Texto: Laura Rocha Fotos: Divulgação

Em 1962, quando Bonora afastou-se do trabalho, os irmãos, então com 17 e 14 anos de idade, fundaram sua própria empresa de vidros, a Antonio Molinari e Filhos, que com o aumento progressivo da produção e crescimento dos negócios mudou-se para uma instalação maior e assumiu a razão social de Cristais São Marcos, como é até hoje conhecida. A exemplo dos italianos, os brasileiros Molinari também transferem o conhecimento e a habilidade na arte vidreira de geração para geração – hoje, filhos, sobrinhos e até netos já estão envolvidos e seduzidos pela magia do vidro. “O meu objetivo pessoal é conseguir transmitir aos meus filhos, sobrinhos e genros, a continuidade de nossos negócios com a mesma seriedade e com o mesmo sucesso que conseguimos atingir”, afirma Antonio Carlos Molinari. “As perspectivas para nossa empresa é que consigamos consolidar o nome e a qualidade dos produtos da Cristais São Marcos no mercado externo com a mesma força que hoje temos no mercado nacional”.

André Leonel

Técnica preservada

Mesmo as mais antigas peças produzidas em Murano apresentam-se atuais, uma façanha que se deve à sensibilidade dos mestres em acompanhar a evolução dos estilos de decoração. Ao entardecer, prepara-se a fornace (o forno) para operar no dia seguinte, colocando-se nela os elementos químicos que formam o vidro, que passarão a noite fundindo-se a uma temperatura entre 1.400 e 1.500°C, para que os mestres tenham uma pasta líquida para modelar pela manhã. Durante o dia, a temperatura da fornace baixa 1.150°C, para que a massa seja mantida adequada para a modelagem. O carvão e a lenha foram substituídos por gás metano.

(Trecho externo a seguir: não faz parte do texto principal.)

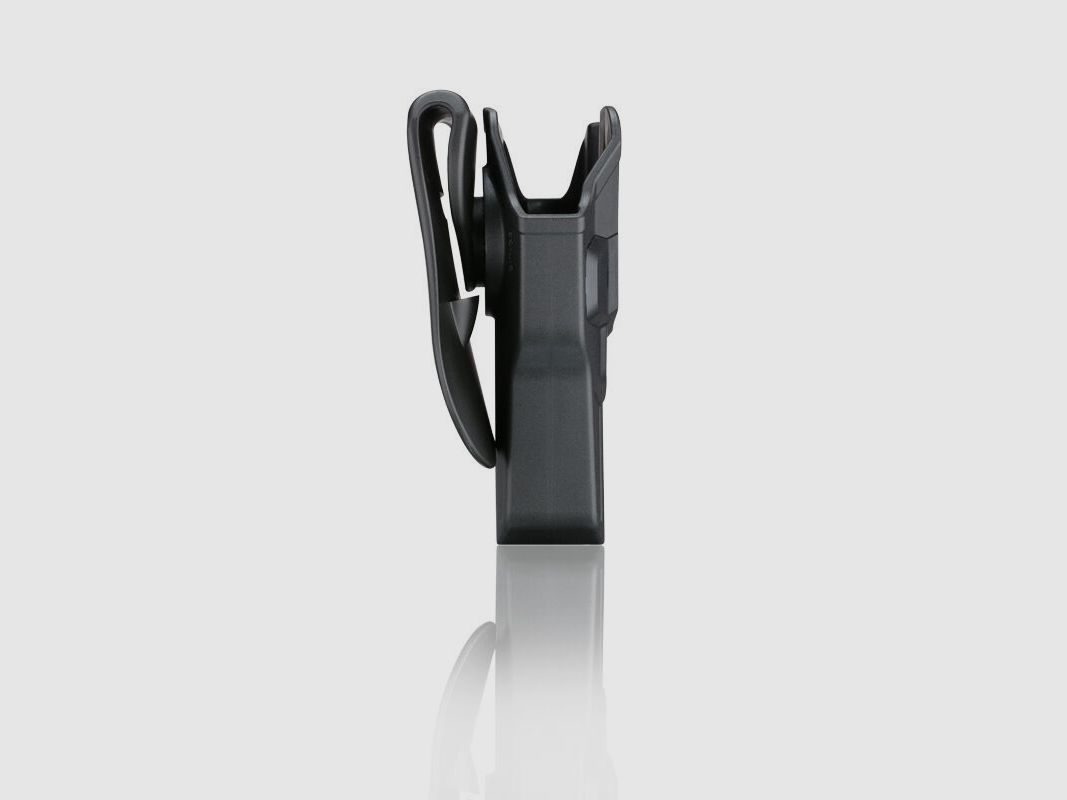 Cytac Polimerowy Holster R-Defender dla Glock 17, 22, 31, zdjęcie 2 z 5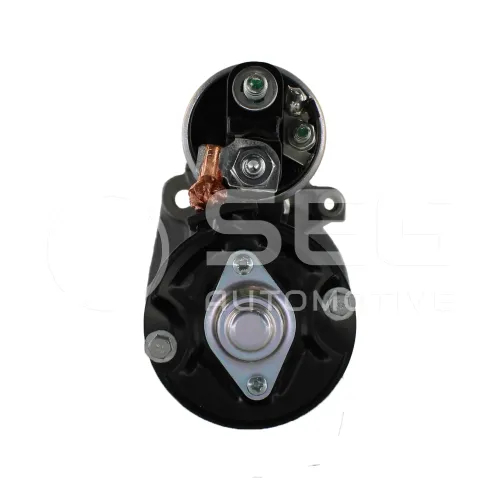 Starter 12 V 1,2 kW SEG Automotive 0001107416 Bild Starter 12 V 1,2 kW SEG Automotive 0001107416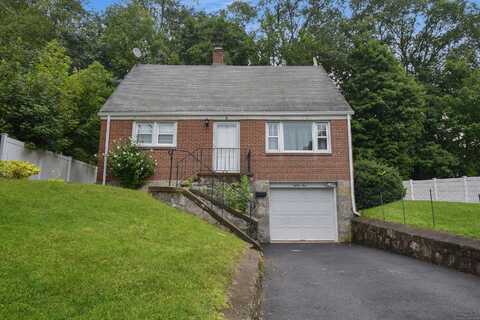81 Eno Avenue, Torrington, CT 06790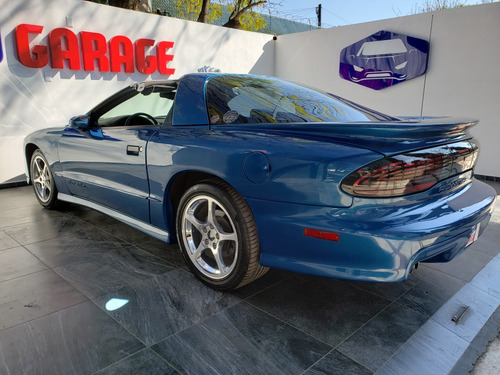 Pontiac Transam Firebird 1994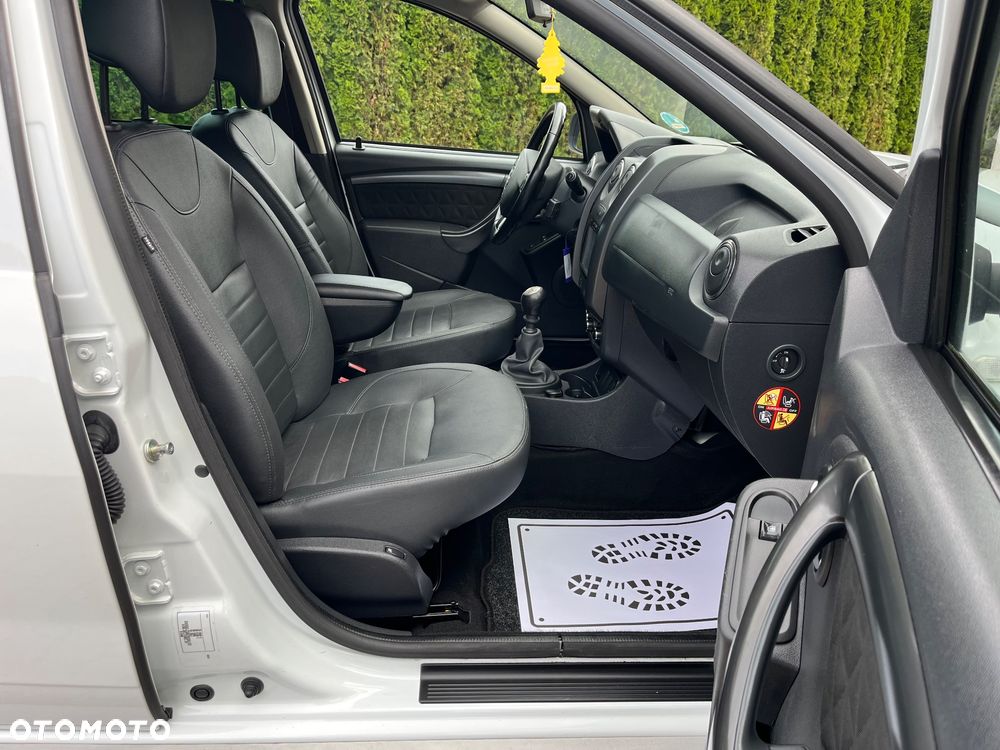 Dacia Duster - 21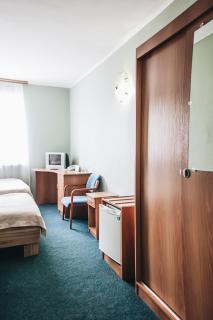 Nikotel Hotel Mykolaiv - Mykolaiv - 3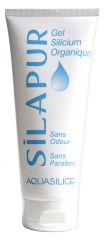 Aquasilice Silapur 200 ml Aquasilice Silapur 200 ml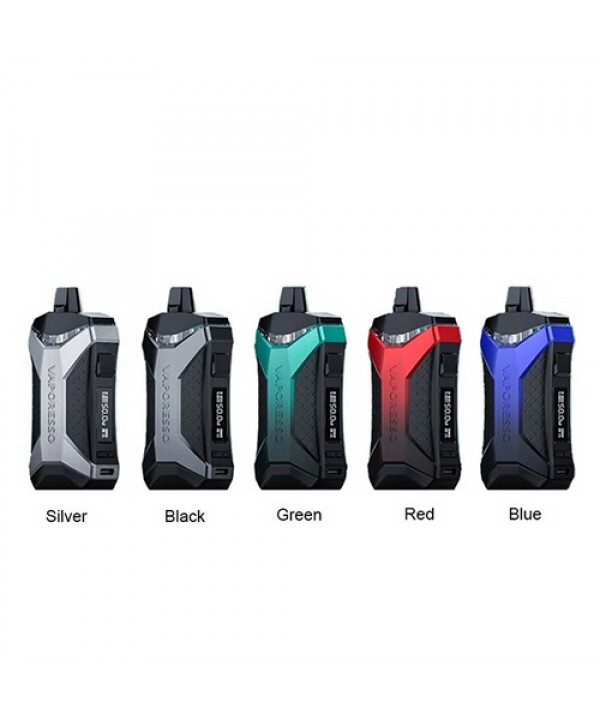 Vaporesso XIRON Pod Kit | 50w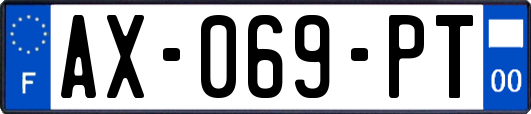 AX-069-PT
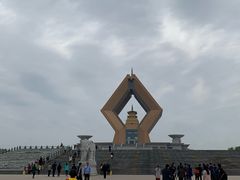 -法门文化景区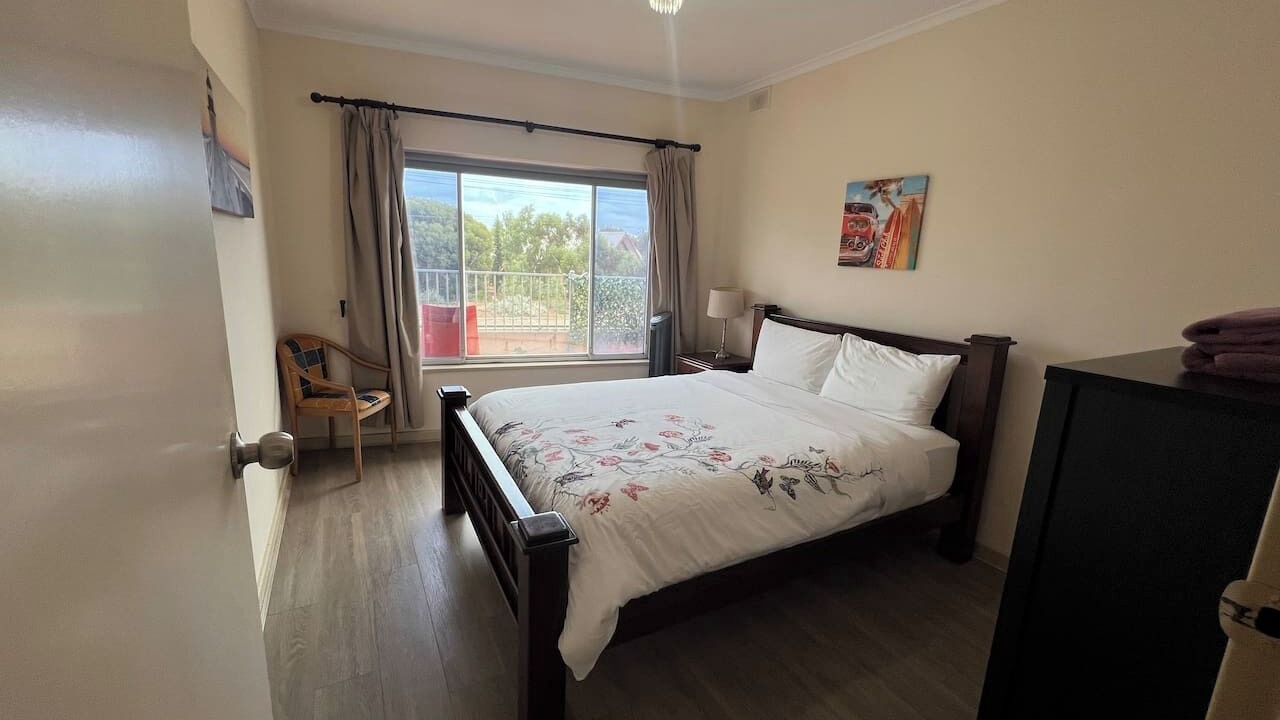 Photo of Bedroom in Semaphore Park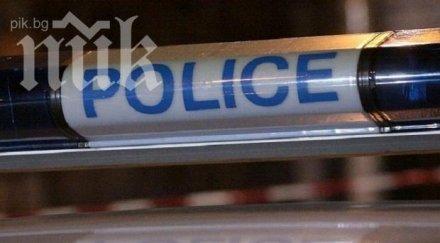 четири коли сблъскаха дупница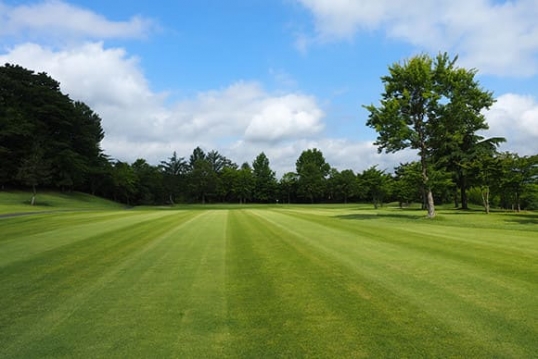 ひたち大宮ゴルフクラブ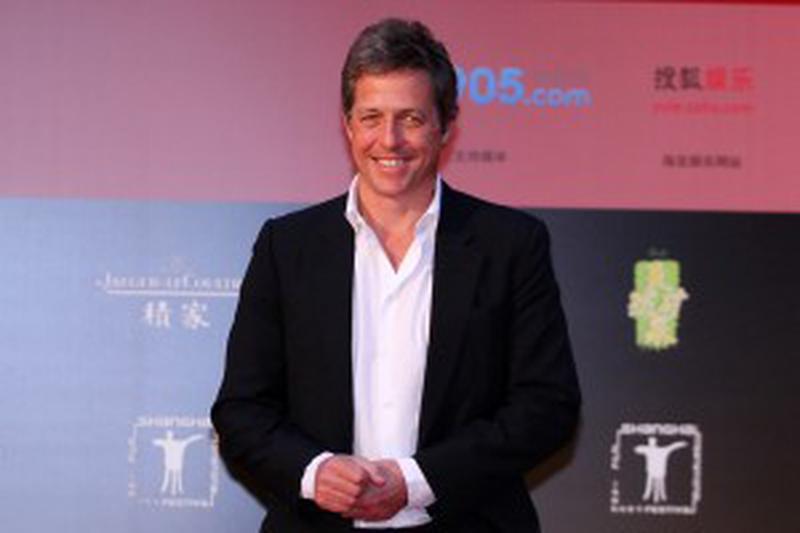 Hugh Grant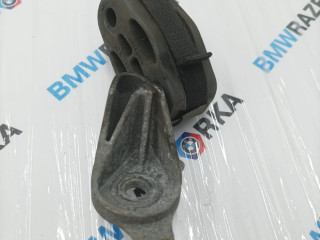 кронштейн глушителя BMW 8 серия G14/G15 G15 2019, 4.0 л., дизель, купе, полный привод, 18308513515, 8582062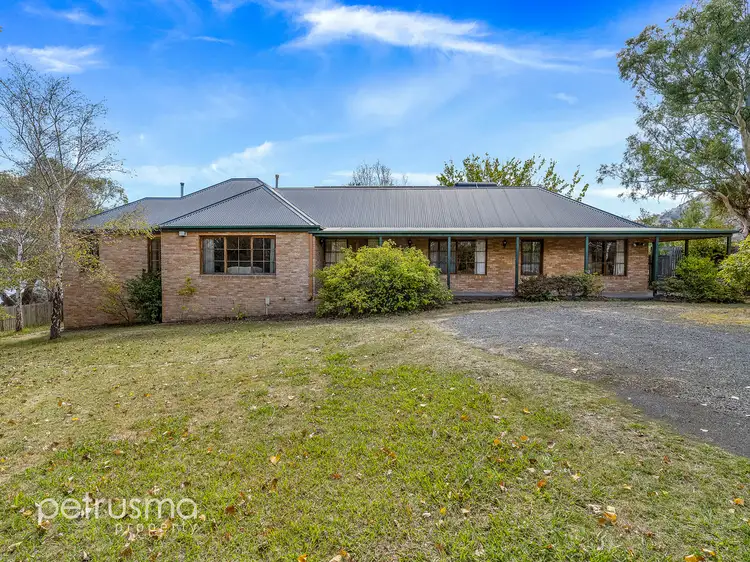 Main view of Homely house listing, 12 Restdown Drive, Otago TAS 7017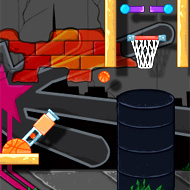 Cannon Basketbal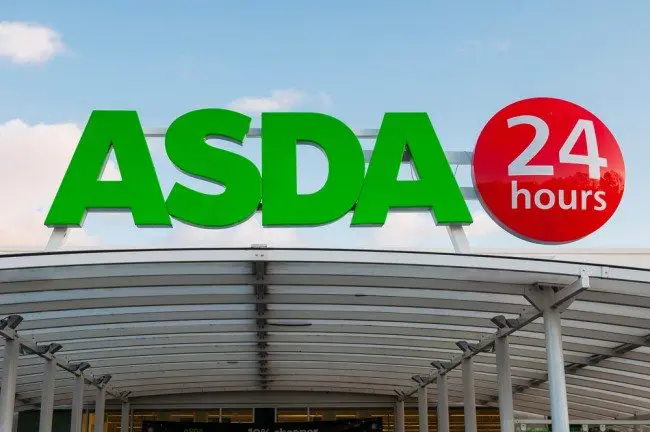 asda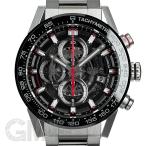 タグホイヤー カレラ キャリバー ホイヤー01 CAR201V.BA0714 TAG HEUER 【中古】【メンズ】 【腕時計】 【送料無料】 【年中無休】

A produção de vidros e cristais numa fornace utiliza, principalmente, a técnica do soffiato, ou trabalho a sopro, empregada na execução de garrafas, lustres, taças, pratos e vasos, por exemplo, e a técnica manual das esculturas e demais objetos sólidos em seu interior.

Da adição de óxidos metálicos à massa de sílica, carbonato de sódio, carbonato de cálcio, nitrato e arsênico obtém-se as variações de cores dos vidros: cobalto para azul, cromo para verde, cádmio para amarelo, selênio para vermelho e manganês para o lilás. Uma das mais típicas e nobres cores utilizadas no trabalho de Murano, o rubino, é obtida com a adição do selênio e micros de ouro à massa vítrea.

Finda a modelagem, as peças são levadas para um forno de resfriamento, com temperatura em torno de 400°C, onde permanecem de 12 a 24 horas até se obter a queda gradual da temperatura. A etapa seguinte à retirada das peças desse forno é a de catalogação para venda.